Parse with sed to add double quotes
 
Hi,

I have been a long time lurkerer and admire what many of you do.

I have a little conundrum,
I would like to be able to change this text (all in one line):
<campaign><cluster><S_NAME>S-cpu</S_NAME><list><A_NODE name=P-3 ltances=1/><A_NODE name=P-4 ltances=2/></list></cluster></campaign>

into the following which has double quotes next for the values defined for 'name' and 'ltances':
<campaign><cluster><S_NAME>S-cpu</S_NAME><list><A_NODE name="P-3" ltances="1"/><A_NODE name="P-4" ltances="2"/></list></cluster></campaign>

What makes this harder is that I have no way of predicting the names used (though it will be quite similar) used for ltance and name, and there can more the just P-3 or P-4 (such as P-5, P-6, etc.)

My knowledge of sed is very limited (simple substitutions) and I don't know if its possible to do so, especially considering the whole text is in one line.

colucix 02-21-2013 05:33 PM

Hi and welcome to LinuxQuestions! :)

Try this:
Code:

sed -r 's:name=([^ ]+) ltances=([0-9]+):name="\1" ltances="\2":g' file
and feel free to ask for clarifications.

marksa 02-21-2013 07:55 PM

Thanks a bunch!
That did the trick

grail 02-22-2013 03:38 AM

A slight variation:
Code:

sed -r 's/=([^ /]*)/="\1"/g' file

David the H. 02-24-2013 05:04 PM

A small correction to grail's post. Since the expression includes a forward slash, you have to change the delimiter to something else.

Code:

sed -r 's%=([^ /]*)%="\1"%g' file
Any ascii character will do. The first character after the 's' will be used as the delimiter for the whole expression. I used '%' here.

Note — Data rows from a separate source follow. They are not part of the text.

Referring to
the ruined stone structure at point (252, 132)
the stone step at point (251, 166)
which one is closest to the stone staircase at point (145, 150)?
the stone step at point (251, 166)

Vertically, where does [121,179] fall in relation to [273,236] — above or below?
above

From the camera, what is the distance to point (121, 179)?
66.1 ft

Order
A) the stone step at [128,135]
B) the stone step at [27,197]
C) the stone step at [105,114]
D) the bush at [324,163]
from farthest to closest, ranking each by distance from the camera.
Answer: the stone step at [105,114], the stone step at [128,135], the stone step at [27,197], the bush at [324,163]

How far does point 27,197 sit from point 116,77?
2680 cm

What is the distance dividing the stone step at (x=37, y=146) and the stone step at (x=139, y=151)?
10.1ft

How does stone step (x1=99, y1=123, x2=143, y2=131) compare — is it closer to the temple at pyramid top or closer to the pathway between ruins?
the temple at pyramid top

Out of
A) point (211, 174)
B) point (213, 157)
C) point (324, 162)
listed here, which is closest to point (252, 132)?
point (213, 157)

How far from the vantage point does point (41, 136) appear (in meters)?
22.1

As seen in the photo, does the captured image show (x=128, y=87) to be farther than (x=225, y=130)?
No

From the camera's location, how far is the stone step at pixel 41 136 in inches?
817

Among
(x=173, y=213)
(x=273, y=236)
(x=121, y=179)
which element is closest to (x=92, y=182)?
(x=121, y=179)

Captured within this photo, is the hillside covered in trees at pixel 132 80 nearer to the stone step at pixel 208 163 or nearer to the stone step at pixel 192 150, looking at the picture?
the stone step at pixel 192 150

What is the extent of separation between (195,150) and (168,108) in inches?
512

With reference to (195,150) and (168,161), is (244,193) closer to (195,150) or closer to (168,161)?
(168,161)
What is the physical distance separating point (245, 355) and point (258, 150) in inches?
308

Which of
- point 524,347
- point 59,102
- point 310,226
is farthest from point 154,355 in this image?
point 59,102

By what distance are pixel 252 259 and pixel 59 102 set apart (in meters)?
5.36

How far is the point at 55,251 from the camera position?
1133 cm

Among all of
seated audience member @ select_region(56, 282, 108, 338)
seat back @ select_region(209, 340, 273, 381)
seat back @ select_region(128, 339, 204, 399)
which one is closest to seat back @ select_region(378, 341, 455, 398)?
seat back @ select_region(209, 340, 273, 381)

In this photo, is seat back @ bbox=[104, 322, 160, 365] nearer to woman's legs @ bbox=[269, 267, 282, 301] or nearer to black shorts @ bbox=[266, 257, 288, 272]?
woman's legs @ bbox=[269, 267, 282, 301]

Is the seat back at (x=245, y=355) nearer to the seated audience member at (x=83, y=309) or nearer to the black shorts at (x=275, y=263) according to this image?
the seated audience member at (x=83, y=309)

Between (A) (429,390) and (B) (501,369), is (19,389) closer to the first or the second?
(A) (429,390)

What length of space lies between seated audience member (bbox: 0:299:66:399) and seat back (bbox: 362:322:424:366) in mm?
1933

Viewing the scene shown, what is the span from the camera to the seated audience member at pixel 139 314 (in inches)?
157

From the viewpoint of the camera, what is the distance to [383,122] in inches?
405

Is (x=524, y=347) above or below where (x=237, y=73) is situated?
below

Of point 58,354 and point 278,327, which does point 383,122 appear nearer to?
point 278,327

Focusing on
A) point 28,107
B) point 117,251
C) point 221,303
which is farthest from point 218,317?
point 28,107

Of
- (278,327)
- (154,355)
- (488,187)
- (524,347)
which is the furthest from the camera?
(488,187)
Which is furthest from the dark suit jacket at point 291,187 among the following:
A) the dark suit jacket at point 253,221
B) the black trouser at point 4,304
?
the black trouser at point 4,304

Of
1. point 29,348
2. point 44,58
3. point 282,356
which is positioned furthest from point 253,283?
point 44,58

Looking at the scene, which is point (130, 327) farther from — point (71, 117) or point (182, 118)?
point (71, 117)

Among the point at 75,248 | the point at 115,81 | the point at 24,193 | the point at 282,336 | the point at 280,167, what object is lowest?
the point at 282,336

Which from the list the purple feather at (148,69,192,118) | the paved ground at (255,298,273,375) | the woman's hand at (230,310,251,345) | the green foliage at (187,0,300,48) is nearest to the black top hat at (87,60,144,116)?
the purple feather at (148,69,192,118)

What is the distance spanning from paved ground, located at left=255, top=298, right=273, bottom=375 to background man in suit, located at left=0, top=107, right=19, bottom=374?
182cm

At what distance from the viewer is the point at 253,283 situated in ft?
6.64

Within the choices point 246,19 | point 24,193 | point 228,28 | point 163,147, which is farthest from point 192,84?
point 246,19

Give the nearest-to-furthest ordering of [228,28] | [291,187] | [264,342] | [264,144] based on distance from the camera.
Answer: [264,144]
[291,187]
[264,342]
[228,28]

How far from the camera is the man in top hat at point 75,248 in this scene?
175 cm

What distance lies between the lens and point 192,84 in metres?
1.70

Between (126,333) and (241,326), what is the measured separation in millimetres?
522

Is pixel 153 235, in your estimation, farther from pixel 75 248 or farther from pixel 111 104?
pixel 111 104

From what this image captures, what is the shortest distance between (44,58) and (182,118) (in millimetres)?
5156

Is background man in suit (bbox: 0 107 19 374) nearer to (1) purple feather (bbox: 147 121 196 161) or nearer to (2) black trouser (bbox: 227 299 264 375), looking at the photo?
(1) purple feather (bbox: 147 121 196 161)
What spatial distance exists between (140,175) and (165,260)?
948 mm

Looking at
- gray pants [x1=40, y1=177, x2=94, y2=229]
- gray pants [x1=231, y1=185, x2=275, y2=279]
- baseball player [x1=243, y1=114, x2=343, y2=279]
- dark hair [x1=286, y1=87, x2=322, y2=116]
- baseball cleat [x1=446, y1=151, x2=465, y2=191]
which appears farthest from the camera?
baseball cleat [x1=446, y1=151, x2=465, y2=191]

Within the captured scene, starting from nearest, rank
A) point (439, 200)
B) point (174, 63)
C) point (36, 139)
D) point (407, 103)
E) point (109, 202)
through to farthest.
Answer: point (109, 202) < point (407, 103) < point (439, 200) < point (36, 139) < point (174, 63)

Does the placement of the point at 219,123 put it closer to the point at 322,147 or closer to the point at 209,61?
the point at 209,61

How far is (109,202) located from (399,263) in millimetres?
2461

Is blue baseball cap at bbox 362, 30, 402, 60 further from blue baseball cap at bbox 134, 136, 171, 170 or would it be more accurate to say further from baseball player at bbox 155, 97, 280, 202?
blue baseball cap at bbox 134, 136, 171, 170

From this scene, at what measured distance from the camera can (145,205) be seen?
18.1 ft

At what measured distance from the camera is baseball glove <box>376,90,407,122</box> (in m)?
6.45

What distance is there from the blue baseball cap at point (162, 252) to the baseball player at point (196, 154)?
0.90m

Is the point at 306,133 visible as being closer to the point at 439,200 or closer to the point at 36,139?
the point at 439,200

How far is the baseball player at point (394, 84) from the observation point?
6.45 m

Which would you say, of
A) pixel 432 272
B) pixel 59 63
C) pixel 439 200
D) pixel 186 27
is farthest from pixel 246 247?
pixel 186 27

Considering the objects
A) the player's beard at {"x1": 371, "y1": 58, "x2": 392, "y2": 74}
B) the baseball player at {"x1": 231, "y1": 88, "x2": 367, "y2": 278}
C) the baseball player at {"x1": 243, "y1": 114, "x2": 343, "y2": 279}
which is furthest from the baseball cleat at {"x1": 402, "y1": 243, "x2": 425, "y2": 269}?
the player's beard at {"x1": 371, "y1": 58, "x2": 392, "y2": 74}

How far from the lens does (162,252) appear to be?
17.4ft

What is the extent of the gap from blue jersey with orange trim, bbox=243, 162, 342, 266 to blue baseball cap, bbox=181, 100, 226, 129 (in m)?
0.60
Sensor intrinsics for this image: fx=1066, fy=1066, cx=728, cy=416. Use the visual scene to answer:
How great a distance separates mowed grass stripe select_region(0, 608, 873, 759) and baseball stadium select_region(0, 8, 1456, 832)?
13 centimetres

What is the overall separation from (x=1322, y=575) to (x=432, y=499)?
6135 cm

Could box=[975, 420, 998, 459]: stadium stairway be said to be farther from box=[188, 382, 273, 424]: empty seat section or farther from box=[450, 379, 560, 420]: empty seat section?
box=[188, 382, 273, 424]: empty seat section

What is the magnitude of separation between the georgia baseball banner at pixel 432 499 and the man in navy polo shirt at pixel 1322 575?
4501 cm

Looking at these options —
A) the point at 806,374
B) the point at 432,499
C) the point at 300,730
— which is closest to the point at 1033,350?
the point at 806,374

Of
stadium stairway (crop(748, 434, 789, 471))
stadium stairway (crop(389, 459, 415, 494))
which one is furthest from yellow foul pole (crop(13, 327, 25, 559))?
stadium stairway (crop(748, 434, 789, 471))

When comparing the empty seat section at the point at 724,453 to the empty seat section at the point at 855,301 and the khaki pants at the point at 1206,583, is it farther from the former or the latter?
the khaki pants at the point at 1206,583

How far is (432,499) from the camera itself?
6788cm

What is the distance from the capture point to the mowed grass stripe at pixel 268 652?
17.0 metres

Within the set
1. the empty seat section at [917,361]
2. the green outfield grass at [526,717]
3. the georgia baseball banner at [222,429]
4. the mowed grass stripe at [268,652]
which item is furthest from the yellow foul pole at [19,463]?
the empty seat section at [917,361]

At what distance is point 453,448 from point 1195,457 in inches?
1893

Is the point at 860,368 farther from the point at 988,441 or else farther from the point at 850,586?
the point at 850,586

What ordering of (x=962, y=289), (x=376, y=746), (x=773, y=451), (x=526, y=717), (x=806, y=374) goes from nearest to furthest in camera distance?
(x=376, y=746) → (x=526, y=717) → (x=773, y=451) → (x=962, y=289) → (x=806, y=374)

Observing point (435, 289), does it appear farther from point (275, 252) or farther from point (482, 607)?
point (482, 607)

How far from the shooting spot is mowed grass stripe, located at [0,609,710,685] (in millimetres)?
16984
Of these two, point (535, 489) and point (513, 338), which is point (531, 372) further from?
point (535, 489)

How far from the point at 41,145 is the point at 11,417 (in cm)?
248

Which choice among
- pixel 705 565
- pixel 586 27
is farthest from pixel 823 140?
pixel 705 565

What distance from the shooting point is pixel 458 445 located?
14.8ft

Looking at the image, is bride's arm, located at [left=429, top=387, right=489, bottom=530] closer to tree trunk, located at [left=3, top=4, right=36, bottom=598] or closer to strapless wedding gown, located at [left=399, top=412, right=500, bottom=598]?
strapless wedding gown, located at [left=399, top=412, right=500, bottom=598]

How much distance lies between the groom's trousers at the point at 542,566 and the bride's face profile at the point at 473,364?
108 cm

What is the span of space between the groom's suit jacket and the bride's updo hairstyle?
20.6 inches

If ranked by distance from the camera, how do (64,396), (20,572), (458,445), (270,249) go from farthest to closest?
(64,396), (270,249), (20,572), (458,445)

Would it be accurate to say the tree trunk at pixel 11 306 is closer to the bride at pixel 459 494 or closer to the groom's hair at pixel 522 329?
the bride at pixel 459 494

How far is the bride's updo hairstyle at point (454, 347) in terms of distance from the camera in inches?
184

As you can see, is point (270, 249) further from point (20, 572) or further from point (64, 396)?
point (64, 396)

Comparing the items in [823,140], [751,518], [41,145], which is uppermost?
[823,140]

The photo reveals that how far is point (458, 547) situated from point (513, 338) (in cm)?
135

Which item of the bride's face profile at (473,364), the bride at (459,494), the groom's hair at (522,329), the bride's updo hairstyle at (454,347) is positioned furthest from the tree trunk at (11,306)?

(Edit: Hmmm... has sed gotten smarter? It appears not to complain as long as the character in question is inside '[]' brackets. At least the gnu version doesn't. I don't remember it working like that before.)


BTW, the above simply adds quotes around anything that appears between an equals-sign and either a space or slash. To avoid false positives you may want to further limit the expression by explicitly addressing the line and the entry names you want to change.

Code:

sed -r '/A_NODE/ s%(name|ltances)=([^ /]*)%=\1="\2"%g' file
If any of the text entries could include spaces, then things could get trickier.